Text classification with an RNN

View on TensorFlow.org Run in Google Colab View source on GitHub Download notebook

This text classification tutorial trains a recurrent neural network on the IMDB large movie review dataset for sentiment analysis.

Setup

pip install -q tensorflow_datasets
import numpy as np

import tensorflow_datasets as tfds
import tensorflow as tf

tfds.disable_progress_bar()

Import matplotlib and create a helper function to plot graphs:

import matplotlib.pyplot as plt

def plot_graphs(history, metric):
  plt.plot(history.history[metric])
  plt.plot(history.history['val_'+metric], '')
  plt.xlabel("Epochs")
  plt.ylabel(metric)
  plt.legend([metric, 'val_'+metric])

Setup input pipeline

The IMDB large movie review dataset is a binary classification dataset—all the reviews have either a positive or negative sentiment.

Download the dataset using TFDS. See the loading text tutorial for details on how to load this sort of data manually.

dataset, info = tfds.load('imdb_reviews', with_info=True,
                          as_supervised=True)
train_dataset, test_dataset = dataset['train'], dataset['test']

train_dataset.element_spec
Downloading and preparing dataset imdb_reviews/plain_text/1.0.0 (download: 80.23 MiB, generated: Unknown size, total: 80.23 MiB) to /home/kbuilder/tensorflow_datasets/imdb_reviews/plain_text/1.0.0...
Shuffling and writing examples to /home/kbuilder/tensorflow_datasets/imdb_reviews/plain_text/1.0.0.incomplete6S34RL/imdb_reviews-train.tfrecord
Shuffling and writing examples to /home/kbuilder/tensorflow_datasets/imdb_reviews/plain_text/1.0.0.incomplete6S34RL/imdb_reviews-test.tfrecord
Shuffling and writing examples to /home/kbuilder/tensorflow_datasets/imdb_reviews/plain_text/1.0.0.incomplete6S34RL/imdb_reviews-unsupervised.tfrecord
Dataset imdb_reviews downloaded and prepared to /home/kbuilder/tensorflow_datasets/imdb_reviews/plain_text/1.0.0. Subsequent calls will reuse this data.

(TensorSpec(shape=(), dtype=tf.string, name=None),
 TensorSpec(shape=(), dtype=tf.int64, name=None))

Initially this returns a dataset of (text, label pairs):

for example, label in train_dataset.take(1):
  print('text: ', example.numpy())
  print('label: ', label.numpy())

Task
Pull out everything from "train_dataset, test_dataset = dataset['train'], dataset['test']" down to "reuse this data." in the RNN text classification tutorial, copying it word for word.

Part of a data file

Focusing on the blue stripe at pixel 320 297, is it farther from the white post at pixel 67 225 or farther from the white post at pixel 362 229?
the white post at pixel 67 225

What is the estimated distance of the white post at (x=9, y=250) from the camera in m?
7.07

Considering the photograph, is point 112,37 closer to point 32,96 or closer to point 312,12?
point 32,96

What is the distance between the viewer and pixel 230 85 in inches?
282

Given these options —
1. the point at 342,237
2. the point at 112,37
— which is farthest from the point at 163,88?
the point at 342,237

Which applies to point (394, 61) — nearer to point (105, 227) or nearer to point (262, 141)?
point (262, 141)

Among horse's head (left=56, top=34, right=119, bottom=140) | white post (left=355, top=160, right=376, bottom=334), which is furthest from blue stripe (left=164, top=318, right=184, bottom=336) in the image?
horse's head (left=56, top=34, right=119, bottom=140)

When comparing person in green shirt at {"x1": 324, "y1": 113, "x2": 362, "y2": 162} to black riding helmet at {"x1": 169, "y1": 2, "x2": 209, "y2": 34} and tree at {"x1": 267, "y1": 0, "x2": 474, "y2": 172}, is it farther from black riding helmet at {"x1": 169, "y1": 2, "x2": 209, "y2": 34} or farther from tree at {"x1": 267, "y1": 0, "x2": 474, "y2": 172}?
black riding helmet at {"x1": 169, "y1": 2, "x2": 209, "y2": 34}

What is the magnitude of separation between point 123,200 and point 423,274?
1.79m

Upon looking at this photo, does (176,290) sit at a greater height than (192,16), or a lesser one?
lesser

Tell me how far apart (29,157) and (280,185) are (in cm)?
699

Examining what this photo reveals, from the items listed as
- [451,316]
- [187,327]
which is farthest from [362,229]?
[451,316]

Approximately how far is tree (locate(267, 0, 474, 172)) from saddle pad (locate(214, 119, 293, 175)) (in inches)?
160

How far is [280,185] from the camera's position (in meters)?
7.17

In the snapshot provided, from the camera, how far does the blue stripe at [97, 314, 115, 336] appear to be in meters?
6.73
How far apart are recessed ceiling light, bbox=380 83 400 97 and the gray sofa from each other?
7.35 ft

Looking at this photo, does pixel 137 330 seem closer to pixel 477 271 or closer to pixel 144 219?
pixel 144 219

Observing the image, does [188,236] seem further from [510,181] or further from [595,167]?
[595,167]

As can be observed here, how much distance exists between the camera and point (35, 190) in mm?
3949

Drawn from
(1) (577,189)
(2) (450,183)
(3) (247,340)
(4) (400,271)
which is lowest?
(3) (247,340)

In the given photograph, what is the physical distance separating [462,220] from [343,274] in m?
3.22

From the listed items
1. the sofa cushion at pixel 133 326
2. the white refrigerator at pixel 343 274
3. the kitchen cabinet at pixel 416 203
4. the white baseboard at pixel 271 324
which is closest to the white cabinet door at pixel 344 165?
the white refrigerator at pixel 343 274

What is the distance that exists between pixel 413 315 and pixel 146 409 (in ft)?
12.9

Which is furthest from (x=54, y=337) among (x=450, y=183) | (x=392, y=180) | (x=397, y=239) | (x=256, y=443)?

Exercise answer
train_dataset, test_dataset = dataset['train'], dataset['test']

train_dataset.element_spec
Downloading and preparing dataset imdb_reviews/plain_text/1.0.0 (download: 80.23 MiB, generated: Unknown size, total: 80.23 MiB) to /home/kbuilder/tensorflow_datasets/imdb_reviews/plain_text/1.0.0...
Shuffling and writing examples to /home/kbuilder/tensorflow_datasets/imdb_reviews/plain_text/1.0.0.incomplete6S34RL/imdb_reviews-train.tfrecord
Shuffling and writing examples to /home/kbuilder/tensorflow_datasets/imdb_reviews/plain_text/1.0.0.incomplete6S34RL/imdb_reviews-test.tfrecord
Shuffling and writing examples to /home/kbuilder/tensorflow_datasets/imdb_reviews/plain_text/1.0.0.incomplete6S34RL/imdb_reviews-unsupervised.tfrecord
Dataset imdb_reviews downloaded and prepared to /home/kbuilder/tensorflow_datasets/imdb_reviews/plain_text/1.0.0. Subsequent calls will reuse this data.